The HDX Multimedia feature can be used with accelerated plugins for X11 and plugins for non-X11 environments. Support is enabled by the configuration entry UseSubwindows=Off, placed under the [WFClient] heading. The draw_overlay() entry point to the plugin will be called to merge video output into the session image. The Sub-window Interface of the Virtual Channel API supports use of this mechanism in externally-developed Virtual Channels. The relevant header file, subwindow.h, is also included in this SDK.
The UI Dialog Library (UIDialogLib.so) implements an abstraction layer for the display of dialogs. A dialog's contents are dependent on the contents of the C formsElement structures passed (The formsElement structures are declared in UI_if.h in the toplevel inc directory). The dialog is built dynamically according to the given information in these structures and rendered. The formsElements themselves are essentially label and widget pairs, where the widget can be a text entry box, check box, set of radio buttons, combo box, multi combo box, button, hyperlink expander, scrolled view, selection table, button box, or another label.

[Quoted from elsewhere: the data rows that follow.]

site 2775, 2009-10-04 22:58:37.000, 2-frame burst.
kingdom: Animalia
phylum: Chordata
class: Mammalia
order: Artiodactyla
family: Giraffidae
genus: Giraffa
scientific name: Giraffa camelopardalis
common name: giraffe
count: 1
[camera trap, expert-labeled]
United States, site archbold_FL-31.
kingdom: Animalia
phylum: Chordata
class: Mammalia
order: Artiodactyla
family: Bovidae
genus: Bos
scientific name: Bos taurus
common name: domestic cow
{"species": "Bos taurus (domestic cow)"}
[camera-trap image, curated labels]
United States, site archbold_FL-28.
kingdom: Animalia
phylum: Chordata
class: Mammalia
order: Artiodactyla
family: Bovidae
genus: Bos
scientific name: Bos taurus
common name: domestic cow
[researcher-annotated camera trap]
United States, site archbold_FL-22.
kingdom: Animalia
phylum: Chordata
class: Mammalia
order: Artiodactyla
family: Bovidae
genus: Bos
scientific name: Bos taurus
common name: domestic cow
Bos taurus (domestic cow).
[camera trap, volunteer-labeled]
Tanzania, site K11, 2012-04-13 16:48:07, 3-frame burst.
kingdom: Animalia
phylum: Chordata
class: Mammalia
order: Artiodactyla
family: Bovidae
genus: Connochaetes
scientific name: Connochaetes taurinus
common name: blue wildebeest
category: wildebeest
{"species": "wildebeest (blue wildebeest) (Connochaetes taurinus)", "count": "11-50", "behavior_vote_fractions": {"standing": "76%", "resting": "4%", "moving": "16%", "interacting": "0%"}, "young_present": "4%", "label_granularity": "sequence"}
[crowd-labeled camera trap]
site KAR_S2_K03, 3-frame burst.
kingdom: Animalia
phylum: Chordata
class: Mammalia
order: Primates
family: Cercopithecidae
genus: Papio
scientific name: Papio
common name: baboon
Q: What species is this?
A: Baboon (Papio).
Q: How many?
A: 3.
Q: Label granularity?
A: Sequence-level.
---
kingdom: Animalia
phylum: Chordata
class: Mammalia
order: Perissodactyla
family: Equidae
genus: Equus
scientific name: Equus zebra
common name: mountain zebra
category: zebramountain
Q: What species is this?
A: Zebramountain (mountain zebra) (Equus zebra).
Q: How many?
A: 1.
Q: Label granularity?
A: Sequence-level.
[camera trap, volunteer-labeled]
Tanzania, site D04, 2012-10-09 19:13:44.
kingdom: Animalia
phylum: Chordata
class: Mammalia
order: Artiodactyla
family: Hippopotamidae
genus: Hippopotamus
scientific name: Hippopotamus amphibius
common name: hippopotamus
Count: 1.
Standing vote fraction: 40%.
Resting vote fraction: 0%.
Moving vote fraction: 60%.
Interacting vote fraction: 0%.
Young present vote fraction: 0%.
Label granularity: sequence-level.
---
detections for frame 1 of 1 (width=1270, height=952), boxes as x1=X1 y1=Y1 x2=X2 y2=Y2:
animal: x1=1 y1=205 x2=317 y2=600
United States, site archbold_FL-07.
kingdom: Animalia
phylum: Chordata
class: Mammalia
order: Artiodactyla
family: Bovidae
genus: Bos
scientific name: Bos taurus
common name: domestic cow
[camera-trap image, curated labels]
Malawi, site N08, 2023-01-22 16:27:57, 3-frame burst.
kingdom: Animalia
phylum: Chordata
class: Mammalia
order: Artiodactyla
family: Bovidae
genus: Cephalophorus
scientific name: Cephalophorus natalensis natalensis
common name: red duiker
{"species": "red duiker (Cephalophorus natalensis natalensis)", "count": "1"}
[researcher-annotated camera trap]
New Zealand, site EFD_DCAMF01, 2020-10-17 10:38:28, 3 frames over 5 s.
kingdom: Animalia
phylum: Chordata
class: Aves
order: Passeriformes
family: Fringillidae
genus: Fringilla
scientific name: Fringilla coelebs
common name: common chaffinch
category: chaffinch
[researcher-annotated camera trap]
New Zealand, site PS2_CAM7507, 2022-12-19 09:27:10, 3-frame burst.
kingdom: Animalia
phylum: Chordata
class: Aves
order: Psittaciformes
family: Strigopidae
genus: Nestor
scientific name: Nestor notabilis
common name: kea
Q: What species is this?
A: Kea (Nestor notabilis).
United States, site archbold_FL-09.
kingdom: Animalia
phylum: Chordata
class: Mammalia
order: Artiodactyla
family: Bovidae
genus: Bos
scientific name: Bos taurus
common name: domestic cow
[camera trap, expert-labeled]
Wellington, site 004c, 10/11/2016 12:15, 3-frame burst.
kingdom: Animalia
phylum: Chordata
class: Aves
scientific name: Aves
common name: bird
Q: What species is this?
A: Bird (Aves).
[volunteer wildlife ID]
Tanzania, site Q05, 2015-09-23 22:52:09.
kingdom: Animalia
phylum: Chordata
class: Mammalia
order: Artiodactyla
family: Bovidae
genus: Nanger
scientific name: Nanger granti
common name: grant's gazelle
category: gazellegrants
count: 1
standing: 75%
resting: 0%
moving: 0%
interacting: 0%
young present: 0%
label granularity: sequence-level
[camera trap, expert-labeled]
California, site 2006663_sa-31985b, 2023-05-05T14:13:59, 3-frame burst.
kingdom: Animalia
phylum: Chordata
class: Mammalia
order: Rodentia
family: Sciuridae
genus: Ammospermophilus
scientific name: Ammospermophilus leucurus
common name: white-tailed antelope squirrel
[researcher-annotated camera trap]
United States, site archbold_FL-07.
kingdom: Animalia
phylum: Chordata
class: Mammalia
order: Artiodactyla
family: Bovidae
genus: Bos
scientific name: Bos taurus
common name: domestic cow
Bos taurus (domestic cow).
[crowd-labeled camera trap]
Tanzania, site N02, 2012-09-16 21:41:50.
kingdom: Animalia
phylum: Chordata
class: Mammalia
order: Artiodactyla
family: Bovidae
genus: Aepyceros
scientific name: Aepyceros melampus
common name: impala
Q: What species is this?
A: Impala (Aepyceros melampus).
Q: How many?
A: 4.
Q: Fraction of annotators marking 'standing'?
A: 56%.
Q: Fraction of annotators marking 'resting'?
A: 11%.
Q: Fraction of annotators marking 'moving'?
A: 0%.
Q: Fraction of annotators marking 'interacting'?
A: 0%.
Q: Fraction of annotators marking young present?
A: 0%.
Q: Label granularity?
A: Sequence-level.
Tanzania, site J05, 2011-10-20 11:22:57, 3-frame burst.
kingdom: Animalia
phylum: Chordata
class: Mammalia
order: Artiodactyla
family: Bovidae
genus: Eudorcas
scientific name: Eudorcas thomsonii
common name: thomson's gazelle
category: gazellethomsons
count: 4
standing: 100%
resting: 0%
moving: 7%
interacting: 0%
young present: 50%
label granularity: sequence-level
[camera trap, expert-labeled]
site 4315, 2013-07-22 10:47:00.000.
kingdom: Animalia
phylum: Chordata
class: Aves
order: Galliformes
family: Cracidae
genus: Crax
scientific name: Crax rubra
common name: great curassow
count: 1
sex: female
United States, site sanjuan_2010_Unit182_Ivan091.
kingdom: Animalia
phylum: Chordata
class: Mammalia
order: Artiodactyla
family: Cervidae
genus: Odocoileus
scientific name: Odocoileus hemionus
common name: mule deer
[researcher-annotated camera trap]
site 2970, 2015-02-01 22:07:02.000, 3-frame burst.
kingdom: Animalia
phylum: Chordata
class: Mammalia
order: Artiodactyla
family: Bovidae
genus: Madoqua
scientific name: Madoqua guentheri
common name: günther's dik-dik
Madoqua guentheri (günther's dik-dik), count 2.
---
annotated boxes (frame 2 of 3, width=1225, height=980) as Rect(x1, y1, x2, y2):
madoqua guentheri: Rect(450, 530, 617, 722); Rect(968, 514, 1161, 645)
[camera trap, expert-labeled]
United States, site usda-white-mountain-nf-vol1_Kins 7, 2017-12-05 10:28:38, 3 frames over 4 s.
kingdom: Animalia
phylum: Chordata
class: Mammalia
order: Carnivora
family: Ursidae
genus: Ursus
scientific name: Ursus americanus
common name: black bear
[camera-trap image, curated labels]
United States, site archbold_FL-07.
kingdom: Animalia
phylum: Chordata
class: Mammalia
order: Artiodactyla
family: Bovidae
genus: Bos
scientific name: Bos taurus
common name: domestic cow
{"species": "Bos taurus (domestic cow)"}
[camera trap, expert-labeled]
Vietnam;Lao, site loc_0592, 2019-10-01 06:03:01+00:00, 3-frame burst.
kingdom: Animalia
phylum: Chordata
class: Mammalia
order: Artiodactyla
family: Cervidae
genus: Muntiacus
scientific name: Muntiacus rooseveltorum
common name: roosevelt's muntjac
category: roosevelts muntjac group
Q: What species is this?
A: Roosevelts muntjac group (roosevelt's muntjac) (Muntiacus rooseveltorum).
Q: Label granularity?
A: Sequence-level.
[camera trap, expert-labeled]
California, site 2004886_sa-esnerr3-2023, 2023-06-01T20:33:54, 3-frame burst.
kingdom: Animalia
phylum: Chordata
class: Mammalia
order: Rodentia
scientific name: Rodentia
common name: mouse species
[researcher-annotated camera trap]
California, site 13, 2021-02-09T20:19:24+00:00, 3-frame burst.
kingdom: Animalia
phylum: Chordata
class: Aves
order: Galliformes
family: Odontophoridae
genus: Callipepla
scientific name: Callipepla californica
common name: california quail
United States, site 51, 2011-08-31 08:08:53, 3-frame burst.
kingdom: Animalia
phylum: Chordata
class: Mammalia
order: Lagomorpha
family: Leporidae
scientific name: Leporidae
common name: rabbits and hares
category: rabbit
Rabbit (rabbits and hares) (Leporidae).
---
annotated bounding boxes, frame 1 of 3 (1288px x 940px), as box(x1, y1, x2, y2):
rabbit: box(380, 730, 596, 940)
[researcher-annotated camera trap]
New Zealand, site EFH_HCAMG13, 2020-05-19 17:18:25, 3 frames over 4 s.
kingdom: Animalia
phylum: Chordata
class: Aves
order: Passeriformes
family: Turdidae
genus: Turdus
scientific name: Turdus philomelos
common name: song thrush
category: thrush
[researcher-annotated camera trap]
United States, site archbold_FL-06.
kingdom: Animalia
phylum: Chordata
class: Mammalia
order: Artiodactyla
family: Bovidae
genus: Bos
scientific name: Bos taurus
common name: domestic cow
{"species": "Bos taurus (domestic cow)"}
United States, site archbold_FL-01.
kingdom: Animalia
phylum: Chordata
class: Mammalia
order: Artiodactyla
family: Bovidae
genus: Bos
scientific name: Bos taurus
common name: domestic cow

The UI Dialog Library is used for the majority of dialogs within the Linux Receiver processes, including the X11 based wfica. The processes storebrowse, AuthManager, PrimaryAuthManager, and ServiceRecord use it for all of their UI. The purpose is to ensure that the UI of these essential processes can be replaced with a UI toolkit of your choosing by re-implementing the library. The current implementation of the UI Dialog Library distributed with the Linux Receiver is GTK+. The code for this implementation is provided under the UIDialogLib/GTK directory in this SDK as an example.
The self-service, configmgr, and X11 wfica binaries require GTK+ for other aspects of their UI other than dialogs and therefore cannot be used with a different implementation of the UI Dialog Library than the provided GTK+ implementation. However, all of their functionality is available via the storebrowse command line interface and the configuration files.
A selection of examples is provided under the UIDialogLib/test directory to showcase some of the widgets and dialogs that may be seen. For information on the interface itself please read the UIDialogLib.h header in the UIDailogLib/inc directory.
The SDK includes a simple test harness for testing early versions of KVMEPlugin.so for non-X11 environments. The program is built in the plugin_test directory. When run, it will load a plugin from the current directory, initialize video output and log mouse and keyboard input events to standard output.
Timer support can be verified by specifying a command argument of 1. Larger values of the first command argument will build a chain of data-passing stages that use pipes with timers and I/O readiness detection (select_fd() function) to transfer data in response to events. A second optional argument sets the initial timer value, for stress testing.
|13.8 and later||Remove support for the armel platform.|
|13.4||Remove references to FFMPEG|
|13.3||Change plugin names (e.g., ctxjpeg_fb.so to ctxjpeg.so (et al)).
Re-organize H264_sample code and Make file changes.
|13.1 release 2||Bug fixes and addition of this change history.|
|13.1||Add source code for the H.264 decoder plugin for Raspberry Pi.
Add support for HDX Multimedia output with non-X11 graphics.
Add additional UI elements and an interface version number to UIDialogLib.
Rename structure members from private to priv for C++ compatibility.